------ Ausgewählter Text
OGH vom 15.06.2016, 7Ob94/16y

Kopf

Der Oberste Gerichtshof hat durch die Senatspräsidentin Dr. Kalivoda als Vorsitzende und durch die Hofräte Dr. Höllwerth, Mag. Dr. Wurdinger, Mag. Malesich und Dr. Singer als weitere Richter in der Rechtssache der klagenden Partei C***** F*****, vertreten durch Kinberger Schuberth Fischer Rechtsanwälte-GmbH in Zell am See, gegen die beklagte Partei H***** GmbH, D *****, vertreten durch Pressl Endl Heinrich Bamberger Rechtsanwälte GmbH in Salzburg, wegen 5.305,33 EUR sA und Feststellung, aus Anlass des „außerordentlichen“ Revisionsrekurses der klagenden Partei gegen den Beschluss des Landesgerichts Salzburg als Rekursgericht vom , GZ 22 R 86/16z 12, womit der Beschluss des Bezirksgerichts Saalfelden vom , GZ 2 C 1257/15w 8, abgeändert wurde, den

Beschluss

gefasst:

Spruch

Die Akten werden dem Rekursgericht mit dem Auftrag übermittelt, die angefochtene Entscheidung durch einen Bewertungsausspruch gemäß §§ 526 Abs 3 iVm 500 Abs 2 Z 1 lit b ZPO zu ergänzen.

Text

Begründung:

In seiner Klage begehrt der Kläger – gestützt auf Gewährleistung und Schadenersatz – die Zahlung von 5.305,33 EUR sA an Preisminderung und verhältnismäßigem Rückersatz der von ihm entrichteten Normverbrauchsabgabe sowie die Feststellung der Haftung der in Deutschland ansässigen Beklagten für die Reparatur seines von ihr erworbenen Kraftfahrzeugs aufgrund manipulierter Abgaswerte.

Die Beklagte erhob die Einrede der fehlenden internationalen Zuständigkeit und bestritt die Passivlegitimation.

Das Erstgericht verwarf die Einrede der mangelnden internationalen Zuständigkeit.

Das Rekursgericht gab dem Rekurs der Beklagten Folge. Es sprach die internationale Unzuständigkeit des Erstgerichts aus, erklärte das gesamte Verfahren für nichtig und wies die Klage zurück. Den ordentlichen Revisionsrekurs ließ es – ohne Bewertung des Entscheidungsgegenstands – nicht zu.

Rechtliche Beurteilung

Eine Entscheidung über den „außerordentlichen“ Revisionsrekurs des Klägers, der dem Obersten Gerichtshof unmittelbar vorgelegt wurde, kann derzeit noch nicht ergehen, weil mangels eines Bewertungsausspruchs noch nicht beurteilt werden kann, ob der Oberste Gerichtshof dafür funktionell zuständig ist.
------------
------ Erfasste Angaben
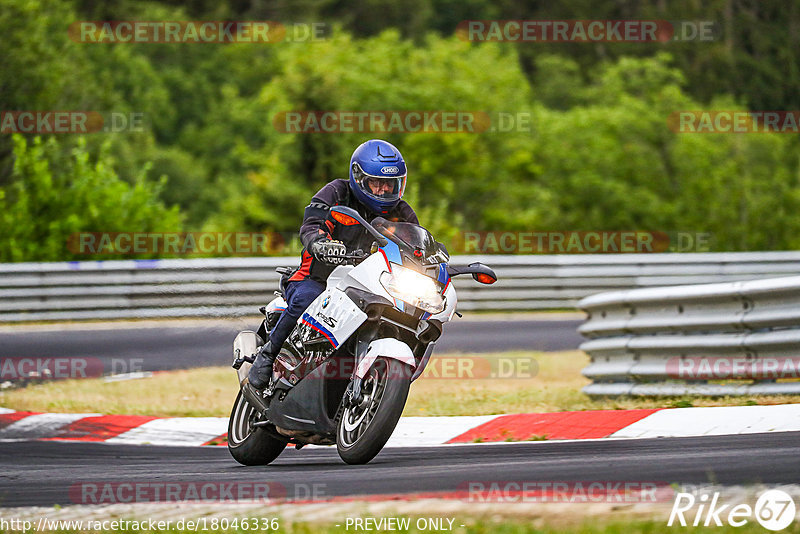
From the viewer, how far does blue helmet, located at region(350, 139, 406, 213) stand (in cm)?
------------
Aufgabenstellung:
a - Welchen Geldbetrag begehrt der Kläger laut dem ausgewählten Text zum OGH-Beschluss mit seiner Klage?
b - Setzen Sie den ausgewählten Text zum OGH-Beschluss fort, indem Sie an seinen letzten Satz anschließen.

Lösungen:
a - 5.305,33 EUR sA

b -
1.1. Der Beschluss, mit dem ein als Rekursgericht angerufenes Gericht zweiter Instanz aus Anlass des Rechtsmittels erstmals einen Nichtigkeitsgrund aufgreift und das erstgerichtliche Verfahren unter Zurückweisung der Klage für nichtig erklärt, ist analog § 519 Abs 1 Z 1 ZPO mit Vollrekurs – also ohne die Zulässigkeitsvoraussetzungen nach § 528 Abs 2 ZPO – anfechtbar. War das behauptete Prozesshindernis hingegen bereits Gegenstand des Verfahrens erster Instanz und der erstgerichtlichen Entscheidung, so unterliegt ein Rechtsmittel an den Obersten Gerichtshof den Beschränkungen des § 528 Abs 2 ZPO (3 Ob 165/15h mwN; RIS Justiz RS0116348, RS0108678).

Nur dann nämlich, wenn das Rekursgericht funktionell wie ein Berufungsgericht entscheidet und aus Anlass des Rekurses gegen die Sachentscheidung einen – nach seiner Überzeugung verwirklichten – Grund für die (erstmalige) formelle Zurückweisung des Rechtsschutzbegehrens wahrnimmt, besteht eine dem normativen Gehalt des § 519 Abs 1 Z 1 ZPO analoge Verfahrenslage (3 Ob 165/15h; Zechner in Fasching/Konecny ² § 519 ZPO Rz 21 mwN).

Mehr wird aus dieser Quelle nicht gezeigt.